J. Lynch.
J.Lynch is the name for some of the musical output of Johny Lamb. It exists between two outlying poles of postrock/shoegaze and experimental electronic music. It may sometimes be songlike, or it may be noise. Johny’s music will commonly involve analogue (often modular) synths, cassette tape, distortion and an interest in microtonality and field recording. Recently Johny has been working with ideas of place as they relate to Cornish folklore and neolithic site, and the application of principles of drawing to the playing of modular synth (sometimes in collaboration with dancer/choreographer Kuldip Singh-Barmi). Johny co-runs the POST- ensemble with Will Parker, an experimental music ensemble based at Falmouth University. Johny’s work as J.Lynch can be found on DAAM and Krautpop! Records.
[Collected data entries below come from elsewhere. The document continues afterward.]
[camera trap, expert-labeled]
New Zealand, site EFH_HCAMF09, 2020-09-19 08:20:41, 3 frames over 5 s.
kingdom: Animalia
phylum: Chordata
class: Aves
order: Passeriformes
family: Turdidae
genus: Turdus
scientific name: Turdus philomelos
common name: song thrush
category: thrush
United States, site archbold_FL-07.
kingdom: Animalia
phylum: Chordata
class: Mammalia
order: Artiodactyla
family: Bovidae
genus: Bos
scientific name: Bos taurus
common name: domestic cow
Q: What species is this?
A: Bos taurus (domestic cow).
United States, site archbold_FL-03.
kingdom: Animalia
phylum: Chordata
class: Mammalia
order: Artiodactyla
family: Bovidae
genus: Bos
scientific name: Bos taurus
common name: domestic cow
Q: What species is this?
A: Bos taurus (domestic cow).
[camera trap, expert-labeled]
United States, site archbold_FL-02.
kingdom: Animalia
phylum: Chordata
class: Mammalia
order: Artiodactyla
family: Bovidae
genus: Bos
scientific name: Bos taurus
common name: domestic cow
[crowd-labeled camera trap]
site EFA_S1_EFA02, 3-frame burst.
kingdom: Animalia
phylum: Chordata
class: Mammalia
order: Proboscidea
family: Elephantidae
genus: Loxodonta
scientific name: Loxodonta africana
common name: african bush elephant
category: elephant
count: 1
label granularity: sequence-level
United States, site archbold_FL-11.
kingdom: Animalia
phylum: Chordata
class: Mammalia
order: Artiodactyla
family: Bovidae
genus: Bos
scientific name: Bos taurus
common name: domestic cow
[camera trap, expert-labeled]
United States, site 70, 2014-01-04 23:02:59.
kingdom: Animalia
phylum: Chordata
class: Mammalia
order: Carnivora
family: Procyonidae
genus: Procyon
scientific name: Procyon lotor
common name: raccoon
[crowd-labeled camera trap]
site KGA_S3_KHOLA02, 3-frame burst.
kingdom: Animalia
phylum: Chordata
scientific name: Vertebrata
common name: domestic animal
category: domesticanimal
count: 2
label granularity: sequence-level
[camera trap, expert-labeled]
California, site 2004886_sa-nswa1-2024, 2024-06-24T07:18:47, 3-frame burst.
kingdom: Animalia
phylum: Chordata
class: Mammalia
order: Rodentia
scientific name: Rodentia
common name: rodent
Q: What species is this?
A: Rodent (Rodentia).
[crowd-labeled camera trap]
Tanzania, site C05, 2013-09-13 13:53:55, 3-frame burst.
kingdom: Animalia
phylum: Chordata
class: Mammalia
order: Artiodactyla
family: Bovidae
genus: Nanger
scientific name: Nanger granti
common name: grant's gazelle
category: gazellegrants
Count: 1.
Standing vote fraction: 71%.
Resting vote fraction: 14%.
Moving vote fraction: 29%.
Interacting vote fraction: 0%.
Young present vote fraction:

His output as Thirty Pounds of Bone can be found at Armellodie, Woodland Recordings, and Map.
Johny has worked on a number of collaborative projects and commissions including ‘The Ships Log’ as part of Lone Twin’s Boat Project for the Cultural Olympiad, and ‘Still Every Year They Went’, a collection of maritime songs recorded at sea on a commercial fishing boat with composer/phonographer Philip Reeder. He also collaborated with Jarman award winning artist/filmaker Seamus Harahan to develop a piece in response to Mercier and Camier for the first International Samuel Beckett Festival in Enniskillen and composed songs for the Cornish town of Hayle as part of the award winning ‘Hayle Churks’ oral history app.